There would be no constitutionalism, judicial independence or separation of powers. And clearly no lawyers or law firms who put their client's interests ahead of those of the party.
"Such an unprecedented nationwide crackdown can only have been sanctioned from within the central government," said William Nee, China Researcher at Amnesty International. "This coordinated attack on lawyers makes a mockery of President Xi Jinping's claims to promote the rule of law."
'Growing alarm'
Xi Jinping came to power nearly three years ago vowing to tackle corruption and promote judicial fairness. But now lawyers are in police sights, with the state news agency Xinhua saying "the detainees are suspected of illegally organizing paid protests, hyping public sentiment and fabricating rumours on the Internet to sway court decisions".
The US State Department condemned the detentions saying: "Over the last few days we have noted with growing alarm reports that Chinese public security forces have systematically detained individuals who share the common attribute of peacefully defending the rights of others, including those who lawfully challenge official policies."
It's not just lawyers. In the name of security, and the need to protect against hostile foreign forces, the overall climate for civil society is worsening, with churches, women's rights groups and labour activists all under attack. The internet faces ever closer supervision and communist party cells are being established in high profile private companies.
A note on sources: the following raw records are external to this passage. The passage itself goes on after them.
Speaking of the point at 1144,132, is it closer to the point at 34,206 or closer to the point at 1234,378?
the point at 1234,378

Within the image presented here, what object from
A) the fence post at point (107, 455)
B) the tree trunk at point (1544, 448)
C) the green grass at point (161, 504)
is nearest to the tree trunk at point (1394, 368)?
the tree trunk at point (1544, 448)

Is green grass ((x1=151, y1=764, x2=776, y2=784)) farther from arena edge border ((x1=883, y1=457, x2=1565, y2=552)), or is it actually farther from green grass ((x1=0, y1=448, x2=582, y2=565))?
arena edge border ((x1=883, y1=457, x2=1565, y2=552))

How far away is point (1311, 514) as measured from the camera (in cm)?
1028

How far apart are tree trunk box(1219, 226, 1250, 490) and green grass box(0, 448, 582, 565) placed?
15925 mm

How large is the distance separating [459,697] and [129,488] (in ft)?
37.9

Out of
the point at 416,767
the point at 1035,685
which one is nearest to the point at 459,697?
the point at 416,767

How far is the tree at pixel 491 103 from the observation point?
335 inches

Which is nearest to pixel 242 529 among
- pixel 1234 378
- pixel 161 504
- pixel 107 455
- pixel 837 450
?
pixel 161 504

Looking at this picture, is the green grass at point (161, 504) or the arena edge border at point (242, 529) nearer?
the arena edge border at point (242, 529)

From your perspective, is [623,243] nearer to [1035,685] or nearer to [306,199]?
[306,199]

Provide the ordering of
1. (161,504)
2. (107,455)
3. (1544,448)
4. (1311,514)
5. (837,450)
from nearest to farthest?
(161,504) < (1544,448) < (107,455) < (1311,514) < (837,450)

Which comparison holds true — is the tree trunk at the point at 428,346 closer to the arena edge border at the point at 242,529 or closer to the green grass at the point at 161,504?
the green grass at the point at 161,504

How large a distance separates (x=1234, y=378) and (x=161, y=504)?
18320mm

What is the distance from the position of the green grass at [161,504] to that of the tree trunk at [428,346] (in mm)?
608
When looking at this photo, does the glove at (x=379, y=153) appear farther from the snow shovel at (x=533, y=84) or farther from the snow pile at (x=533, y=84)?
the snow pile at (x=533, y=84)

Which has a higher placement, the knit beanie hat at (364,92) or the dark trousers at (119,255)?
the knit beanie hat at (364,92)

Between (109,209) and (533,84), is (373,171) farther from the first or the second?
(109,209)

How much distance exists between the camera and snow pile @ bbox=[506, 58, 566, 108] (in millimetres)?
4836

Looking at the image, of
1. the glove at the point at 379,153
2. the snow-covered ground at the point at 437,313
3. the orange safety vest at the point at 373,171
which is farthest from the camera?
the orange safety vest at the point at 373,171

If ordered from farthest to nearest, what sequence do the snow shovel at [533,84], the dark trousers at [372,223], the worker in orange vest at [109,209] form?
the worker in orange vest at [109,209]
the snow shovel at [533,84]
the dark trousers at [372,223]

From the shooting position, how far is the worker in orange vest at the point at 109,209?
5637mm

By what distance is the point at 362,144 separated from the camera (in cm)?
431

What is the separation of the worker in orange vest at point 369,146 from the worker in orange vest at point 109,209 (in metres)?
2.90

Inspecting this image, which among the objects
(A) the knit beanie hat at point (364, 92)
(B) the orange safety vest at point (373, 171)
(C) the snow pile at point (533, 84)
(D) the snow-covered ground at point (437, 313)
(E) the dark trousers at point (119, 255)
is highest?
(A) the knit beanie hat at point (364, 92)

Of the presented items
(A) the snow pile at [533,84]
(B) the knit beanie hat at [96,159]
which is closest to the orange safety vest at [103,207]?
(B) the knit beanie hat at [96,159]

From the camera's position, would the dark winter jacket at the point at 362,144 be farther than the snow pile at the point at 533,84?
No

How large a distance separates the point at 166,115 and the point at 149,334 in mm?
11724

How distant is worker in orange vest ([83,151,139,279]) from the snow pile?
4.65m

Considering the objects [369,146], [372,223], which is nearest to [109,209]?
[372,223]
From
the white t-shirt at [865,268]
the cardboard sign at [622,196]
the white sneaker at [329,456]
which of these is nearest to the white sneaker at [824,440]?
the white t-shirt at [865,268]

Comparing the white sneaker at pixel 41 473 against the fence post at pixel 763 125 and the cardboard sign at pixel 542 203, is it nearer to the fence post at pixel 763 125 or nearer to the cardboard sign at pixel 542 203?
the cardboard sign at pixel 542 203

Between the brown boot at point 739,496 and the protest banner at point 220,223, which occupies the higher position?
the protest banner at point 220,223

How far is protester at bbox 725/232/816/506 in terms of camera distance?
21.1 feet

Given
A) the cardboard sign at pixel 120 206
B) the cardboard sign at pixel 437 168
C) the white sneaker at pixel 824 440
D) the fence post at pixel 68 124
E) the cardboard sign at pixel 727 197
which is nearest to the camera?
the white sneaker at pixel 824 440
Any discussion of universal or alternative values has become taboo, a measure of the Party's sense of its own fragility. For a party which fears its own overthrow, any group, any idea, any individual, could become, in the words of Chairman Mao, "the spark that lights the prairie fire".
To protect the party against such sparks, and inoculate the public against contending narratives, President Xi has the "Chinese dream", a catchall slogan to embrace a mix of national pride, pursuit of wealth and adherence to a special form of modernity in which love of country can equal love of the Communist Party.
It's the logic of the Chinese Dream that drove many aspects of last week's stock market intervention and which put graduating students at China's top university under orders to chant the slogan "Revive A shares, benefit the people!"
No great surprise then that China's parliament should have just passed a new security law which conflates the Communist Party's monopoly on power with national security.
But a recent Freedom House report claims that despite heightened repression, fear is diminishing. "Activities that the authorities have invested tremendous resources in suppressing have continued and even expanded."
I find that hard to judge. I also find it hard to predict the effect of the detentions and interrogations we've witnessed in recent days.
But there can be no doubt that the irony of all of this is not lost on the defence lawyers who are now sitting in cells hoping for a visit from their own defence lawyer.
For many years they tried to advance a "rule of law" agenda within the system and could have been forgiven for hoping that when President Xi declared his own determination to pursue the rule of law their cause might prosper.
Where do China's lawyers go from here? And who will be the defence lawyer when so many of them are behind bars?